Да и как не стать другим. Полковник Герасимов докладывал, что эсеры не оставляют надежды расправиться с премьером различными способами. Узнав дом, куда ходит в гости Столыпин, они сняли квартиру в доме напротив, чтобы подстрелить премьера из окна. Как вспоминает дочь Мария, «после ареста человека, снявшего квартиру, он сознался, что должен был, по постановлению партии социал-революционеров, произвести покушение на папу. На следствии он показал, что два раза его рука подымалась для выстрела в моего отца, когда он подходил к окну, но папа оба раза был не один: один раз подвозил на кресле к окну мою больную сестру, а другой раз разговаривал с поставленным на подоконник мальчиком, и притом так нежно с ним общался, что рука убийцы невольно опускала револьвер». Можно себе представить, что говорили потом этому не потерявшему человеческий облик революционеру его подельники.
К премьеру попытались подобраться через его дочь Машу. По ее собственному признанию, «как-то утром я нашла рядом со своей чашкой кофе письмо с адресом, написанным совсем незнакомым почерком. Открыв его, я с удивлением увидела, что оно без подписи, а прочтя его, удивилась еще больше. Писал какой-то незнакомый мне мужчина, начиная свое послание словами: „Зная, что Вы разделяете наши взгляды и что, несмотря на Ваше чудовищно отсталое воспитание, Вы достаточно культурны, чтобы интересоваться музеями и картинными галереями, и посещаете их…“ Дальше же мне предлагалось в одном из музеев встретиться в определенный час с моим корреспондентом, который введет меня в кружок „наших с Вами единомышленников“, и где я, наконец, сбросив мучащие меня, по его мнению, „нравственные цепи“, могу свободно предаться счастью партийной работы. В конце письма стоял адрес какой-то дамы, на имя которой я должна была отвечать. Я не знала, что и думать. Все это было так дико и непонятно. Но, перечтя еще раз письмо, я показала его только Марусе и разорвала. Какое-то внутреннее чувство не позволило мне показать письмо моим родителям. Я сама не знала, права я или нет, но мне казалось неблагородным выдавать человека, как-никак доверившегося мне. „Ну что ж, – рассуждала я, – увидит этот господин, что ошибся, и отстанет“.

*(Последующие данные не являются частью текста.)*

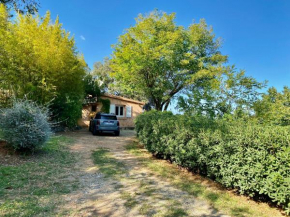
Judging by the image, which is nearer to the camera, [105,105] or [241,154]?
[241,154]

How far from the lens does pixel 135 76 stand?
41.2 feet

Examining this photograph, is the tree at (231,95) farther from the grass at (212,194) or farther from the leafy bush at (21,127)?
the leafy bush at (21,127)

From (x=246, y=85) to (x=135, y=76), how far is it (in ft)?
25.4

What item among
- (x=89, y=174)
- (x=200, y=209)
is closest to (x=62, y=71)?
(x=89, y=174)

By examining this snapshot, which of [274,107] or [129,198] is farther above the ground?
[274,107]

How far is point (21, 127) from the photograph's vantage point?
5742mm

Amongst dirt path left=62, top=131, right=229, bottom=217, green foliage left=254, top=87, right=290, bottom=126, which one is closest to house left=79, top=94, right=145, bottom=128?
dirt path left=62, top=131, right=229, bottom=217

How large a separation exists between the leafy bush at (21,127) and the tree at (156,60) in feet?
23.5

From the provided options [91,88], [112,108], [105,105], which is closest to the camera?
[91,88]

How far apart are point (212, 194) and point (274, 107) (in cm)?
306

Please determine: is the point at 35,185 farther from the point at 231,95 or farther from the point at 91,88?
the point at 91,88

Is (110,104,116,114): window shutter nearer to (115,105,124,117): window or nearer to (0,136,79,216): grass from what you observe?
(115,105,124,117): window

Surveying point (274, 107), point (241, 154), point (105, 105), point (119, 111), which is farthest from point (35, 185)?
point (119, 111)

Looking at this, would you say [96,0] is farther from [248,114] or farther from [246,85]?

Но он не отстал, и я дней через пять получила второе письмо, тем же почерком. Но тон его был наглый, и содержание его так меня взорвало, что я, не теряя минуты, снесла письмо папа́, как раз сидевшему за утренним кофе. Только я все же зачеркнула адрес. Внимательно прочтя письмо и посмотрев на зачеркнутый адрес, папа́ спросил меня: „А первое?“
Я чистосердечно объяснила мотив моего поведения. Папа́ пристально посмотрел на меня, не сказал ни слова, но я по глазам его видела, что он меня понял и… одобрил. Вскоре я забыла об этом инциденте, и лишь много месяцев спустя мама́ мне вдруг показывает фотографию какого-то очень красивого брюнета и, на мой вопросительный взор, отвечает, что это и есть мой таинственный корреспондент.
По расследованию охранным отделением оказалось, что проектировалось следующее: когда я приду на свидание, меня поведут на какую-то квартиру, где я должна была встретиться с членами партии социал-революционеров. Между ними и был этот красавец-гипнотизер, под обаяние которого я, по мнению устраивавших этот заговор, неминуемо должна была подпасть. Он бы мне тогда рекомендовал учителя для моих сестер, которому, по моим настояниям, мои родители доверили бы образование своих младших дочерей. Попав, таким образом, в наш дом, этот человек должен был убить моего отца».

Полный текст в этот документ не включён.